* Instruction
Find the line containing "How far apart from". Retype it and every line after it through the end of the entries, exactly as written, with nothing added.

· · · · · · ·

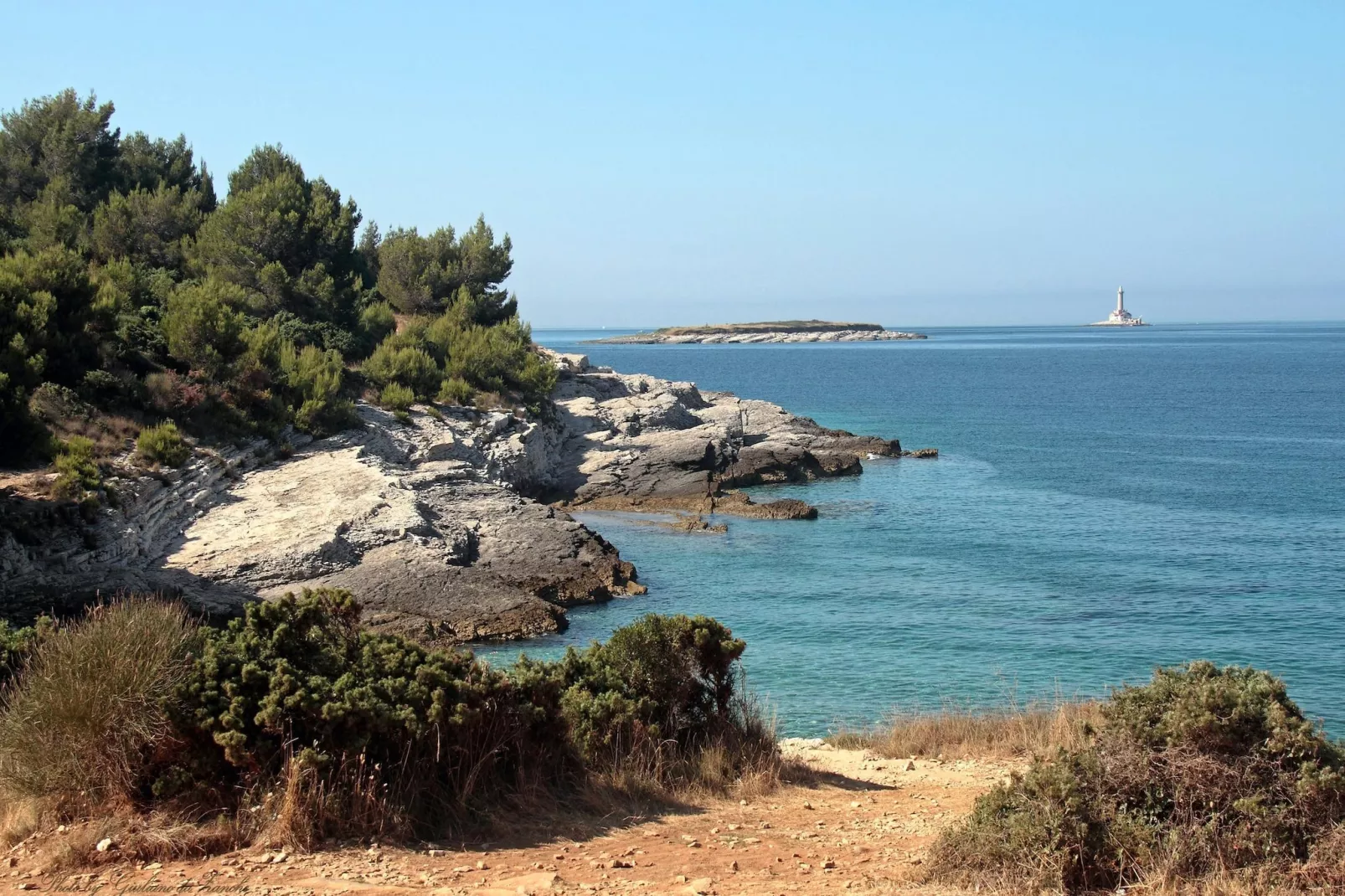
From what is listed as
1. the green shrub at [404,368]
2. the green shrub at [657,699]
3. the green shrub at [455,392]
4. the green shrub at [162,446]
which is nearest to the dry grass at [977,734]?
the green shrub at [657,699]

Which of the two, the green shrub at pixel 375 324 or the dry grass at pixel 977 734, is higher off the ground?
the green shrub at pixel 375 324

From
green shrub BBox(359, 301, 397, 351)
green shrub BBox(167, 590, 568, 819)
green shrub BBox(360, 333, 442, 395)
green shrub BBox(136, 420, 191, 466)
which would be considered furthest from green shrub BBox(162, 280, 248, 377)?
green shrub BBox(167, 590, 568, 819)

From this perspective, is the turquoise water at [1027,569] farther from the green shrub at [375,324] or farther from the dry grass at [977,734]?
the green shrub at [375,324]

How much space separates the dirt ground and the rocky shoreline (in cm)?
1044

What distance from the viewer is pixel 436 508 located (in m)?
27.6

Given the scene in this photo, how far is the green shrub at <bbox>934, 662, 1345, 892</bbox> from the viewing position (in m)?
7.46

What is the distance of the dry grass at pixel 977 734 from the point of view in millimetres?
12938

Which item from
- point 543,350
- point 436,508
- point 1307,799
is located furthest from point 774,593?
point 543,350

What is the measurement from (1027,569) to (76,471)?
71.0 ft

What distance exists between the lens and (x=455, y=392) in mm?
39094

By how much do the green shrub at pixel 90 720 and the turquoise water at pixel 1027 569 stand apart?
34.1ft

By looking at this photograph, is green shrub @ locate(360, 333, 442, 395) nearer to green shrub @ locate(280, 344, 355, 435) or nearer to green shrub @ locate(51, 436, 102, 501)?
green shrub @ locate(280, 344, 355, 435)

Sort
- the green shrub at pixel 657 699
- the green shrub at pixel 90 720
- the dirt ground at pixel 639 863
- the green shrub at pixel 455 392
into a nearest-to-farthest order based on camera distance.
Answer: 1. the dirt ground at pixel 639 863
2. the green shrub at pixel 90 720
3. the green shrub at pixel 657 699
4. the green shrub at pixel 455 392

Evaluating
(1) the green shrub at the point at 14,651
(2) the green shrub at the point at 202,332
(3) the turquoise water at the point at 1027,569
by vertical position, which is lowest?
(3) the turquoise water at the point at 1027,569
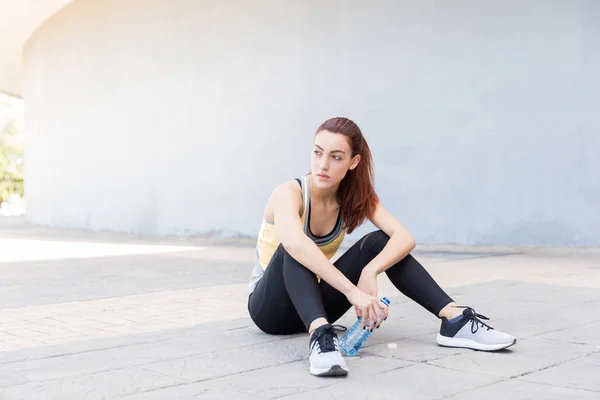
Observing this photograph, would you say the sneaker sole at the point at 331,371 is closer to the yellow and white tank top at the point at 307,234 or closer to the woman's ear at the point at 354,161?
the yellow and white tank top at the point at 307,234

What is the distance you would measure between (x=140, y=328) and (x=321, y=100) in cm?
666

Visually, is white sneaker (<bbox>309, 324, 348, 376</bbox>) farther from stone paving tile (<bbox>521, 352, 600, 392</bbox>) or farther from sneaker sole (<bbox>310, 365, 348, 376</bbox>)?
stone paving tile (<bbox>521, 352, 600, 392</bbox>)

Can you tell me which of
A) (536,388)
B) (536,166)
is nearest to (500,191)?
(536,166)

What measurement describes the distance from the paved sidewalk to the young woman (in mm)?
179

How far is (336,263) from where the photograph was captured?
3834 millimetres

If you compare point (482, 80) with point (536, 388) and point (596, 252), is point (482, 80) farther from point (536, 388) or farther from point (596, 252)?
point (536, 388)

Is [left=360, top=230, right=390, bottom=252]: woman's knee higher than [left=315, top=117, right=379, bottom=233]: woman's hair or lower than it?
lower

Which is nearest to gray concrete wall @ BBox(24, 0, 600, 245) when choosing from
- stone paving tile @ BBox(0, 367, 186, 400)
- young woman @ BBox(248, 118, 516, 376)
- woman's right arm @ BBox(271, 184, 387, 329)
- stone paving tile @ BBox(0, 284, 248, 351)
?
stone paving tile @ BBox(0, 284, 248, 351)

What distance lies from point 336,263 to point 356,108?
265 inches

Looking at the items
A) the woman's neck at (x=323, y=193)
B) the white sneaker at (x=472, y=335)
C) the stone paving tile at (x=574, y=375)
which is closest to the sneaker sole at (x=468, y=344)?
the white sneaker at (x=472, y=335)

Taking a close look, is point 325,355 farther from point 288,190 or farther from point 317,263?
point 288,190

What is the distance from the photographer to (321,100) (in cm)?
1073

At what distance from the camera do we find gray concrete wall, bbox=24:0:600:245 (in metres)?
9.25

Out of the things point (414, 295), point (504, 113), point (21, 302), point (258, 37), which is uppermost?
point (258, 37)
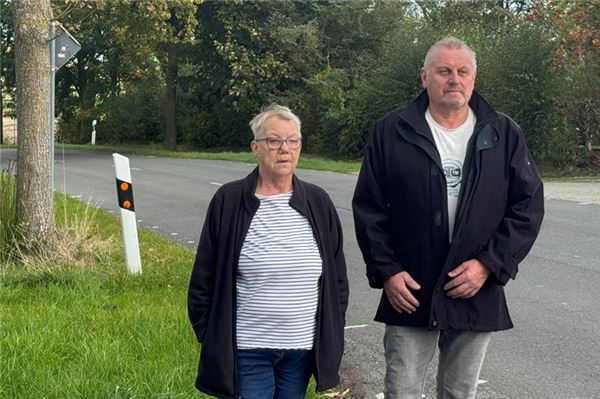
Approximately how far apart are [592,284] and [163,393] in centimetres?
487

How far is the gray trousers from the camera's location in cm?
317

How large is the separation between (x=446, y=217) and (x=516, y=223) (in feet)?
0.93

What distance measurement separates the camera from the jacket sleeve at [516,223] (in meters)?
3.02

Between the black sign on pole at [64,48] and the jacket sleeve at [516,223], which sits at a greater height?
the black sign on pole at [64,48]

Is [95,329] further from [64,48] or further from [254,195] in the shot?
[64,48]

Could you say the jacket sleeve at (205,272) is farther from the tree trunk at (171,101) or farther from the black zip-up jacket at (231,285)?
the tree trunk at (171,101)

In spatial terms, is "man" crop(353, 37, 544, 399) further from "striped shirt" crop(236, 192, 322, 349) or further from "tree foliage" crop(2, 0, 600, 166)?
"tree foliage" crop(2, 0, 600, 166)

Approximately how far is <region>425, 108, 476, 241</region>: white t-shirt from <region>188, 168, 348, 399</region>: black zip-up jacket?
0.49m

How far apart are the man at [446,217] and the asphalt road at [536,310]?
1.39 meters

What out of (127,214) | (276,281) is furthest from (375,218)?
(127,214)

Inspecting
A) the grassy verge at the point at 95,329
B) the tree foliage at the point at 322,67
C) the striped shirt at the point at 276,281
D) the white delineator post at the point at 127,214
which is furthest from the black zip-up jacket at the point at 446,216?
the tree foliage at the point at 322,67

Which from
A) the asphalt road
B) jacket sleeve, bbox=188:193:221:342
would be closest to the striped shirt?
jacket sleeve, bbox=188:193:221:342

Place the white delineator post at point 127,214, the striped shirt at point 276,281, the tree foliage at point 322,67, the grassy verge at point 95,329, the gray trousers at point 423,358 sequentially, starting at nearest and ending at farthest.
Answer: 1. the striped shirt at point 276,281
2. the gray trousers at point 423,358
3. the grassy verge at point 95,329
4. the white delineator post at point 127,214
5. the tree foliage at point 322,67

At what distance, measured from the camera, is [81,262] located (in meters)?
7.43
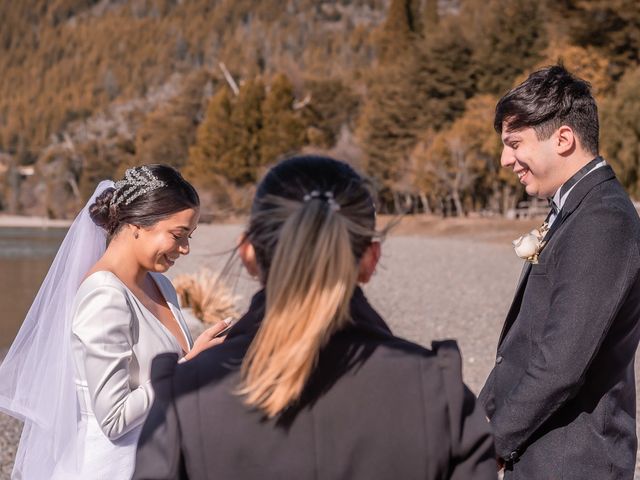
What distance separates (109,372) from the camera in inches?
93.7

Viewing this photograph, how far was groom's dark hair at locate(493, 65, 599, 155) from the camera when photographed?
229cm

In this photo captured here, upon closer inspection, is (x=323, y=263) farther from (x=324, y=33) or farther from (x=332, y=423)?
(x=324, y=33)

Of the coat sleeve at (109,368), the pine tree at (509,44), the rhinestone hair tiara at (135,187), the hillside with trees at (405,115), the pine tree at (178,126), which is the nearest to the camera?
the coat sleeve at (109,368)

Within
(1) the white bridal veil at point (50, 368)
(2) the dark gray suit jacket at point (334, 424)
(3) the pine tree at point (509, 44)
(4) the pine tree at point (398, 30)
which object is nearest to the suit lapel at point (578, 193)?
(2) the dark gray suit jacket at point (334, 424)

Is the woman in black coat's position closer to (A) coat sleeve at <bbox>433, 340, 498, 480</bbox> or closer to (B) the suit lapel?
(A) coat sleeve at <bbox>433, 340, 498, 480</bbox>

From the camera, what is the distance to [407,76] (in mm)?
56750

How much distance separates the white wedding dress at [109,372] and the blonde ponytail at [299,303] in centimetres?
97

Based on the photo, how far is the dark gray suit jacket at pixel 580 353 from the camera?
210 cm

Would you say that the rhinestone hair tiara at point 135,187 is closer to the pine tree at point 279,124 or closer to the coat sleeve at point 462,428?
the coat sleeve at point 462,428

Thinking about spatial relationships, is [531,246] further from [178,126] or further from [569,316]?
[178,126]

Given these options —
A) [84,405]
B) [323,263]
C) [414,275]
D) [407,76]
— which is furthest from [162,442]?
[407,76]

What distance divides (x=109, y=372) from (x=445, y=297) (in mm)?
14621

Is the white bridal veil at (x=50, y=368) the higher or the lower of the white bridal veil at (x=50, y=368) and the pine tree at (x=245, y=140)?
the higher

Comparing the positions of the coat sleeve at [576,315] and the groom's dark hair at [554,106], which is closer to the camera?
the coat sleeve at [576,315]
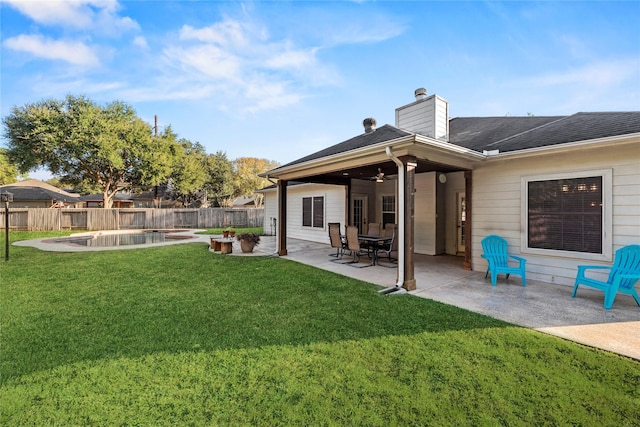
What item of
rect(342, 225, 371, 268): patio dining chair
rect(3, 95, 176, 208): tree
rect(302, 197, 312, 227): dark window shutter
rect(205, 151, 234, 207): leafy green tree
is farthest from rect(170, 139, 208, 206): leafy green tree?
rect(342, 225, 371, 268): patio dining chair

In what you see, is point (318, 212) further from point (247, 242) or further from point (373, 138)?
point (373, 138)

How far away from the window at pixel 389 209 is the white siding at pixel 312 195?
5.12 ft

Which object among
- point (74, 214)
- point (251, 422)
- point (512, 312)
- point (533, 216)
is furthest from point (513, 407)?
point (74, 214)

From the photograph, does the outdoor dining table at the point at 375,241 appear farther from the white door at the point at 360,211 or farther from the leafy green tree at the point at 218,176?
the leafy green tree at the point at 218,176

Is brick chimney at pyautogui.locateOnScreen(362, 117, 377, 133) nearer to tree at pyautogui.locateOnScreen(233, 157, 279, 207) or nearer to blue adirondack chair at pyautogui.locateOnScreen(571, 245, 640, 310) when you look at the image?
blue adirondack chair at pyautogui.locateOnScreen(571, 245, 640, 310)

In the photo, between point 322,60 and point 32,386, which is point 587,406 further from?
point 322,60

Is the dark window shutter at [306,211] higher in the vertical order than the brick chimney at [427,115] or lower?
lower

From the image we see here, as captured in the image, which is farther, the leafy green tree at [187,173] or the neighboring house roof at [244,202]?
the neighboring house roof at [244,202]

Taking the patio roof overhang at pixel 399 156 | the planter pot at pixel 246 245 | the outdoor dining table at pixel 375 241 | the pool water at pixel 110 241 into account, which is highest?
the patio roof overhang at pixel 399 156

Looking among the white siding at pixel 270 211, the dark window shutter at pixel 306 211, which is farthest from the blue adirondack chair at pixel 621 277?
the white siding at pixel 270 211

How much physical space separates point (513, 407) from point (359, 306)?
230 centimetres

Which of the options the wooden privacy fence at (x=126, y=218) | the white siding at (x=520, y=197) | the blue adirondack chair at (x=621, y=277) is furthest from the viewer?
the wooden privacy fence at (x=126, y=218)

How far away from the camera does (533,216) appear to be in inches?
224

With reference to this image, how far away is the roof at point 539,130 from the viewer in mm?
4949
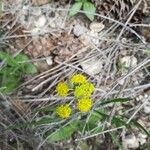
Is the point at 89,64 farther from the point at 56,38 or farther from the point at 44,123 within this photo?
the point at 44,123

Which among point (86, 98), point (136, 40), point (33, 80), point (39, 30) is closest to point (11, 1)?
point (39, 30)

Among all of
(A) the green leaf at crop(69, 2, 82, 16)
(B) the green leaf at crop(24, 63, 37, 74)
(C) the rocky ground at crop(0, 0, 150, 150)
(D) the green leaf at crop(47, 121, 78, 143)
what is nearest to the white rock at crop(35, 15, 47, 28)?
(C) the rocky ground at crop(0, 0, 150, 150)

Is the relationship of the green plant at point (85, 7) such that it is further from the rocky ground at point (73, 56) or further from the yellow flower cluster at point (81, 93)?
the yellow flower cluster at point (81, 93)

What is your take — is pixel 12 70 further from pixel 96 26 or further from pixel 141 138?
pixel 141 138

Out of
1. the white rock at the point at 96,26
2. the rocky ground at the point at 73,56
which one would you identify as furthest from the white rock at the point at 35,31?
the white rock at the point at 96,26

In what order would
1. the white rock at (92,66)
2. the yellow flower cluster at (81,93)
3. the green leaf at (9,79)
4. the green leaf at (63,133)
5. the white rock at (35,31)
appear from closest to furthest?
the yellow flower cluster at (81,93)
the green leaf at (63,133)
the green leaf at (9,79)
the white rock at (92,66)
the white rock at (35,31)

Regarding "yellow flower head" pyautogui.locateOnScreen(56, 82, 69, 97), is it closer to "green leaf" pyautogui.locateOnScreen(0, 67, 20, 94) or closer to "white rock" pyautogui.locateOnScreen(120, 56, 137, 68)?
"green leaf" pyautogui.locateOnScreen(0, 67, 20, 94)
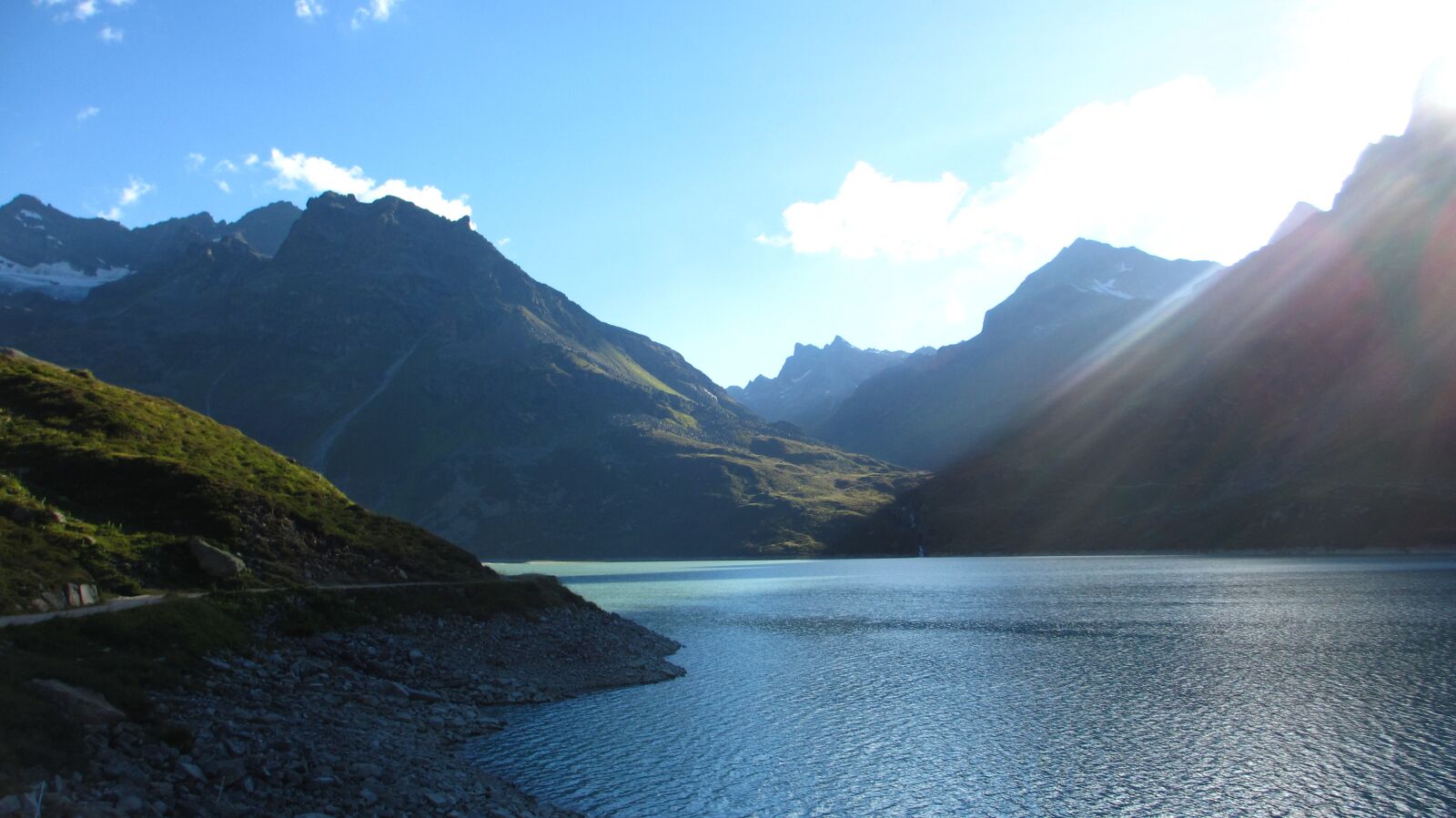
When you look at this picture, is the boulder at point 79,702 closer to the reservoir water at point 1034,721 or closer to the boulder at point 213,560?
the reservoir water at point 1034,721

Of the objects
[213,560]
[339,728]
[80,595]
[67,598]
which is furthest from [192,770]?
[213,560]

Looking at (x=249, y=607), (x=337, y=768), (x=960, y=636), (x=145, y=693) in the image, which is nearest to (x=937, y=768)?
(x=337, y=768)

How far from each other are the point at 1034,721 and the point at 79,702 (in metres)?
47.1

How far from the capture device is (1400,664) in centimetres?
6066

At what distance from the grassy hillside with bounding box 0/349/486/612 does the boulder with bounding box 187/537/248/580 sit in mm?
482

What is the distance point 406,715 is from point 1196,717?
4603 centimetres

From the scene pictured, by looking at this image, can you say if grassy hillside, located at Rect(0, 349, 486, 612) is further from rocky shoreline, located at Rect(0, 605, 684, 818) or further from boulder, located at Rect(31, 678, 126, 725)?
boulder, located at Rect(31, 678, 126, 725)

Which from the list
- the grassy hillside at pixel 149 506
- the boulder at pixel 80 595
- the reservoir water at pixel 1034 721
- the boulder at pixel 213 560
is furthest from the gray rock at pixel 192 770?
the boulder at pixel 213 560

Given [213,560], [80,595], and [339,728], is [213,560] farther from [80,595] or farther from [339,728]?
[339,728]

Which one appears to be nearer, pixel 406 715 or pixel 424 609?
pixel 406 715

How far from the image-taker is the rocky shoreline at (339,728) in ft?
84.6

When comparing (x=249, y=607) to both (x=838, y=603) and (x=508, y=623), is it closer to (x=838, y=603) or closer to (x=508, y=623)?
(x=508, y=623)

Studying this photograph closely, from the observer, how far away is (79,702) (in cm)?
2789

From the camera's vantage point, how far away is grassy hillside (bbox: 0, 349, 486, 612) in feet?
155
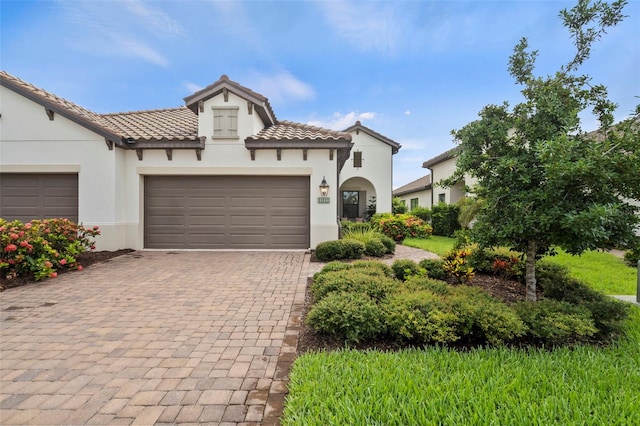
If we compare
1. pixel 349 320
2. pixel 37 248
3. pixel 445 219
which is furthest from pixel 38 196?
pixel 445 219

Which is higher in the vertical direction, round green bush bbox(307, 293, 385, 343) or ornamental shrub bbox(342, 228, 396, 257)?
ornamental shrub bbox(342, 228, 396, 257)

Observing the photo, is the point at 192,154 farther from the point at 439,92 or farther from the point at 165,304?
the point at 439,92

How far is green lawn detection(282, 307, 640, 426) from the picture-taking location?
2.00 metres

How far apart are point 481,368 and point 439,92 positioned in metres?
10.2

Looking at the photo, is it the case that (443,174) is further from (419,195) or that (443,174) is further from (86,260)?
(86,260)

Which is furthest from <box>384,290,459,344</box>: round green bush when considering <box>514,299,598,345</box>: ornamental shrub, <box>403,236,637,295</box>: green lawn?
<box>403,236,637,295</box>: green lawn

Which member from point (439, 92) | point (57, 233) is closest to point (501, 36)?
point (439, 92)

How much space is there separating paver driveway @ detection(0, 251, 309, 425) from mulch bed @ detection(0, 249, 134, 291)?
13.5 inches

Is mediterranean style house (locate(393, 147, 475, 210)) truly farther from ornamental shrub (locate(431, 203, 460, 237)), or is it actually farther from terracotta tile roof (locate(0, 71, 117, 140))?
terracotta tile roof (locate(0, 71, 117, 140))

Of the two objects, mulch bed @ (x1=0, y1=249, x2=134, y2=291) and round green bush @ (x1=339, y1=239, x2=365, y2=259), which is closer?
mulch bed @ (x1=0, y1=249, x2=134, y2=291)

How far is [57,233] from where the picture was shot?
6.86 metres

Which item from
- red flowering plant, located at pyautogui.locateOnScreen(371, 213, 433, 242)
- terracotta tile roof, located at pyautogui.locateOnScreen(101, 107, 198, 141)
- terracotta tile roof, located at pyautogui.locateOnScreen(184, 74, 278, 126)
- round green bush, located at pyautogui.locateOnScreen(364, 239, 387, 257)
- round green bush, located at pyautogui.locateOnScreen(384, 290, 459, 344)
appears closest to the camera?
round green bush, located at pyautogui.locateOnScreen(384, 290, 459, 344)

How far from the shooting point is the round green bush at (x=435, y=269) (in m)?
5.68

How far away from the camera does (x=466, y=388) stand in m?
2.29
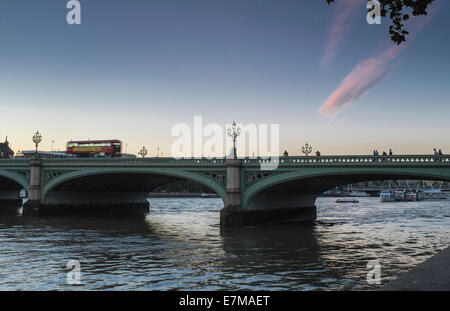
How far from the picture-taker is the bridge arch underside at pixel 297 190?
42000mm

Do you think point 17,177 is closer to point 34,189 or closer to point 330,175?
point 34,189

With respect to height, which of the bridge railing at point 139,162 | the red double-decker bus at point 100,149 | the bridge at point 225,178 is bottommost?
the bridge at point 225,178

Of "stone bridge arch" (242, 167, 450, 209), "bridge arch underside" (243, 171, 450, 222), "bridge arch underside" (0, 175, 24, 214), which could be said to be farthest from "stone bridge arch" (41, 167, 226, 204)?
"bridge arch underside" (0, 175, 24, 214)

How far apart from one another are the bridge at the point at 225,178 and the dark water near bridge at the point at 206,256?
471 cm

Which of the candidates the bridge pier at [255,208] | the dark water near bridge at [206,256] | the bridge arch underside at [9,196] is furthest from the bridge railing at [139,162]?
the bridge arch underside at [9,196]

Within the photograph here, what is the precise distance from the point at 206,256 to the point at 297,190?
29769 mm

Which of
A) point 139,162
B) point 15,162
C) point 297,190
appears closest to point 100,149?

· · · · · · ·

* Exercise response
How far apart from one another are the bridge at the point at 225,178 and the dark water near bridge at the point at 206,256?
471 cm

Which of the candidates the bridge pier at [255,208] | the dark water near bridge at [206,256] | the bridge arch underside at [9,196] is furthest from the bridge railing at [139,162]?
the bridge arch underside at [9,196]

Within the photograph here, what is the precise distance from the point at 206,256 to the point at 297,190?
29769 mm

Which of
A) point 139,162
B) point 15,162
C) point 297,190
appears closest to point 100,149?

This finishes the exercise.